The Accra West Region of the Electricity Company of Ghana (ECG) recovered six gigawatt hours (GWh) of stolen power, amounting to GH¢3.2 million last year.
The amount is GH¢700,000 higher than the GH¢2.5 million recoveries it made in 2020 of four GWh.
“What it means is that we identified culprits and estimated the amount of power they might have used, billed and charged them accordingly. These are punitive charges, comprising the cost of energy used and administrative charges,” the Accra West Regional Manager of the ECG, Ebenezer Ghunney, told the Daily Graphic.
The region, with a customer base of about 600,000 covers the Ablekuma, Bortianor, Achimota, Dansoman, Korle Bu, Nsawam, Kaneshie and Amasaman districts of ECG.
Mr Ghunney said in 2021, a team from the region undertook 13,000 targeted visits, out of which the majority; about 90 per cent were found to have engaged in illegalities.
The illegalities included meter bypasses, meter tampering and reconnection without recourse to the ECG.
“If you don’t undertake targeted visits, the probability of you getting persons engaged in illegalities is low,” he explained.
The Accra West Regional Manager indicated that the company adopted a number of procedures to uncover illegality, which was responsible for revenue losses.
One of the procedures, Mr Ghunney said, was the “non-purchase” strategy for prepaid customers “where we go into our system to check persons who have not bought power for some time now.
“Once such persons have been identified, we go and visit to find out why they are not coming to buy credit,” he explained.
In some cases, the regional manager said, the customers genuinely might have travelled, saying in most cases, “those non-purchases turn out to be persons who have engaged in illegalities”.
Mr Ghunney said the company recently secured some new smart meters, seven of which were installed at Achimota.
He said the meters had the technology to notify the company’s control system if someone tampered with them.
“We installed seven and within two weeks we realised that five had been tampered with and we went out and accosted those people,” he said.
Mr Ghunney admitted that the ECG would need more of such meters to check illegality.
He said the Millennium Development Authority was assisting ECG to undertake a Meter Management System Project, where information from all smart meters would be aggregated within one system and then monitored.
“With such a project, the issue of physical visit would not be required – the meters themselves would be talking to the system and we will be getting alerts if there is tampering or anything that the meter deems to be odd,” he said.

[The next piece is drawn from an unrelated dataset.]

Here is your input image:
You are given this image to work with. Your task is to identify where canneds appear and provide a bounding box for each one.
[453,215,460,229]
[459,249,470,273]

Mr Ghunney added that the company was embracing technology fully because relying on physical visits was arduous, looking at the customer base and a rise in sophisticated power theft.
On dealing with illegalities, the ECG regional manager said one of the measures being adopted was customer education to get people to stop engaging in them.
Another measure, Mr Ghunney said, was the prosecution and surcharging of persons caught in power theft.
“The ECG has sent a proposal to the Energy Commission for a revision of the punitive sanctions for illegal connection offences contained in the new draft Legislative Instrument. By this proposal, we are asking for tougher punitive measures,” he said.